**Task description**.
Pull out every line below that contains the word "building", matching its case exactly.

(Items drawn from a data source)

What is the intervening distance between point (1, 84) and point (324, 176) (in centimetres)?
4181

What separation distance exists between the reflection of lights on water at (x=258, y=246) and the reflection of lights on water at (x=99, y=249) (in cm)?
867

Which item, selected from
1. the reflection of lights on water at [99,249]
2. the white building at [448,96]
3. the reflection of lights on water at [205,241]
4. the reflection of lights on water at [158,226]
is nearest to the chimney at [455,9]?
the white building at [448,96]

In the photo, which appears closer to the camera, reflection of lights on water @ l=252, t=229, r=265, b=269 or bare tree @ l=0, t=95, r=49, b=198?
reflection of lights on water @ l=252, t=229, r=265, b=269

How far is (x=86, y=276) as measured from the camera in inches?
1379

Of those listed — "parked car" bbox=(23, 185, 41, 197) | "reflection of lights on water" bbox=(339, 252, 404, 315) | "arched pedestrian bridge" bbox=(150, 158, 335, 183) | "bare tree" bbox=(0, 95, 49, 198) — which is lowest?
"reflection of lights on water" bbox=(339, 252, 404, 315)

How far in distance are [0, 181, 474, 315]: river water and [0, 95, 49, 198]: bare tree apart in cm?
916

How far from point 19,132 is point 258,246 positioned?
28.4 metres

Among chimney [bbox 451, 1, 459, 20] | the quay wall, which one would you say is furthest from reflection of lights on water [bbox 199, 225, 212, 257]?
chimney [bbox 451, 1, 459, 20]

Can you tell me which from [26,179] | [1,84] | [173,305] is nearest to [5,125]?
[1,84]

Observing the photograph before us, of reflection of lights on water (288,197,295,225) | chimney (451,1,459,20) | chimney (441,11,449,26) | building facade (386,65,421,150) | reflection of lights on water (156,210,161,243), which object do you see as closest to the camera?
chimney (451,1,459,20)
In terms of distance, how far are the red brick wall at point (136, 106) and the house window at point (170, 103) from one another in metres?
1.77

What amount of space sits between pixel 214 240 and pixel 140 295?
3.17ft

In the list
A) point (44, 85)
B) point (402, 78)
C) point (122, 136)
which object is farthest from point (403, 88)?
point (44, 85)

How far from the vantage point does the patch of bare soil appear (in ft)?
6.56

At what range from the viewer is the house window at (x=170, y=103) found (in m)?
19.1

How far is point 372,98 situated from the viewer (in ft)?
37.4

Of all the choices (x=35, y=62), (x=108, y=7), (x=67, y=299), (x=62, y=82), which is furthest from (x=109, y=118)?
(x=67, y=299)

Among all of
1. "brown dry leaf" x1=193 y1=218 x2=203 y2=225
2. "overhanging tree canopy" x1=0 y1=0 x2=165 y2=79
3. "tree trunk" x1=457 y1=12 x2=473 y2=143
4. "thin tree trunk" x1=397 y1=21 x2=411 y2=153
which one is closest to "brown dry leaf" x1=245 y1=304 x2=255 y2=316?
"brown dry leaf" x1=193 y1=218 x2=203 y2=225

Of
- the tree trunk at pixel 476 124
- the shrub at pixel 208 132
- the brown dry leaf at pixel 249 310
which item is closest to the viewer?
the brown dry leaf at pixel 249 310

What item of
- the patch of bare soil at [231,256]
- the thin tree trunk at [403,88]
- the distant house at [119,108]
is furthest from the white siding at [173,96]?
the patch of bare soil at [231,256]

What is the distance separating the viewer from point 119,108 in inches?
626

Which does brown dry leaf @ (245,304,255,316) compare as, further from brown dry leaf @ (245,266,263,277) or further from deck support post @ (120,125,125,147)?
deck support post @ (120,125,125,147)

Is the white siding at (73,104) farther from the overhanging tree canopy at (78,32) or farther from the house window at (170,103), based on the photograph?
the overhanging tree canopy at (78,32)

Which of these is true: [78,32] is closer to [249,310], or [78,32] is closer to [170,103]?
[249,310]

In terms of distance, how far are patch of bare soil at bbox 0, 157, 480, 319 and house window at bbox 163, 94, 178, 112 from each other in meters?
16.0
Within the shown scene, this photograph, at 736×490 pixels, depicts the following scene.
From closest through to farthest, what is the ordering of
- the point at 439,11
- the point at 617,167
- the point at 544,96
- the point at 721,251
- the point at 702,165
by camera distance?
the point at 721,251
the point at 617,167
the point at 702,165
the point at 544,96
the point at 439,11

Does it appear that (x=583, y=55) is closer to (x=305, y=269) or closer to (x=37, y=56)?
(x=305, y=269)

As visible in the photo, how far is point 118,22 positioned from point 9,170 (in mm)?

**Result**.
2. the white building at [448,96]
the white building at [448,96]
Observing the photograph before us, of reflection of lights on water (288,197,295,225) | chimney (451,1,459,20) | chimney (441,11,449,26) | building facade (386,65,421,150) | reflection of lights on water (156,210,161,243), which object do you see as closest to the camera?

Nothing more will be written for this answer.